Next Great American Band, Episode Three

After missing last week’s show, curiosity got the best of me and I tuned in to take some more punishment in the form of the Next Great American Band show’s third episode. It seems to have settled down into a kind of routine mediocrity, with nobody really standing out as the band to beat. Here are my observations on tonight’s performances, which included the bands doing one original song and one from Elton John and Bernie Taupin—bonus points to the show for acknowledging both John and Taupin, btw.

Sixwire—Their original, “Gotta Get Away,” was nothing special, and it didn’t even come across as particularly country, their chosen genre. Their Elton John song, “Don’t Let the Sun Go Down On Me,” was a nice choice for their harmony vocals, but there was no real subtlety to their version. Judges loved them, though. They’re the most “professional” sounding band on the show, which helps them both with the judges and the audience, who are the ones with the votes.
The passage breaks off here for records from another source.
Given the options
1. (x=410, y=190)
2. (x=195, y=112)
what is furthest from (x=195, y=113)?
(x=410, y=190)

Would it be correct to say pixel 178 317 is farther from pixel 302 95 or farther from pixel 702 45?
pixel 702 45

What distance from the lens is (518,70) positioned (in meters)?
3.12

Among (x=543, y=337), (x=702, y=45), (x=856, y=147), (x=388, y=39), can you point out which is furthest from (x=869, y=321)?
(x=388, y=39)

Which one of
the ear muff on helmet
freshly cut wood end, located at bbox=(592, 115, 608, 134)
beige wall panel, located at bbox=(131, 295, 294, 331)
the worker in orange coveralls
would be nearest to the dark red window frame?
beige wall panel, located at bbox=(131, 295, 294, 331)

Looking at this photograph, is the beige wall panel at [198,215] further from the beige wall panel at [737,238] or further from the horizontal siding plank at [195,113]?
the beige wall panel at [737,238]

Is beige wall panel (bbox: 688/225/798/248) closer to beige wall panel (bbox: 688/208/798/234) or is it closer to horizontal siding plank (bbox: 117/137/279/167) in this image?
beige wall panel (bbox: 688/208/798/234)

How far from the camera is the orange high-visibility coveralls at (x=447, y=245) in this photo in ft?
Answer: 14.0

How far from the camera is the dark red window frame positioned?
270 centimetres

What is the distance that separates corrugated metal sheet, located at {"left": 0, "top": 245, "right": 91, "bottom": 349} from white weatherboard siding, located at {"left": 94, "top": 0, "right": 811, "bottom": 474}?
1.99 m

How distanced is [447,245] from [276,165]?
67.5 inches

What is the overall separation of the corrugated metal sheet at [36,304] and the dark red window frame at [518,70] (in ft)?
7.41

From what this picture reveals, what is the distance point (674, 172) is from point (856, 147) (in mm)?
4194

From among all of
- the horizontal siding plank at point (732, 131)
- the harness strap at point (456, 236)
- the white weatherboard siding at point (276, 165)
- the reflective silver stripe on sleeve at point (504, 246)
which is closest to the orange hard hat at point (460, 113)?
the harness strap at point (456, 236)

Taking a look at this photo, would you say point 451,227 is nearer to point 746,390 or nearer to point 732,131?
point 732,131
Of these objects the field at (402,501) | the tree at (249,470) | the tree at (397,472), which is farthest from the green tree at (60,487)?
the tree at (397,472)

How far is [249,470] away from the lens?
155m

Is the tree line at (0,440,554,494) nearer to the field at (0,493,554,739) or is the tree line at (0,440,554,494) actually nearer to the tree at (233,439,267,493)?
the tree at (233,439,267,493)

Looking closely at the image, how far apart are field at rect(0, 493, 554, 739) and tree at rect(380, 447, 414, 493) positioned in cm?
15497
Tres Bien.—This was funny—I sat there while they played, “How I Feel,” their original song, thinking how much of a total Yardbirds rip-off it was, and then Dicko observed the same thing in his comments. I like their energy and enthusiasm, no matter how derivative they are–they remind me a lot of another very derivative, yet fun band, the Woggles. “Love Lies Bleeding” was a gutsy choice for a cover, if they indeed picked it themselves—it’s not often you hear this without its lengthy instrumental intro, “Funeral For a Friend.”

Franklin Bridge—“Love’s Fool,” their original song, had a lot of ideas that went nowhere –Not much to this tune, unfortunately. “Philadelphia Freedom” was the obvious choice for these Philly guys, but an overly busy arrangement ruined a great pop song. These guys need a good producer to beat some discipline into their song arrangements—again, Dicko and I agree.

Clark Brothers –“Country Time” was more of their fast picking, upbeat signature style, but
“Country Comfort,” was the most off the beaten path song choice of the night. That will probably hurt them because people don’t know it very well, but they sounded really good doing it. More country than Sixwire with half the band.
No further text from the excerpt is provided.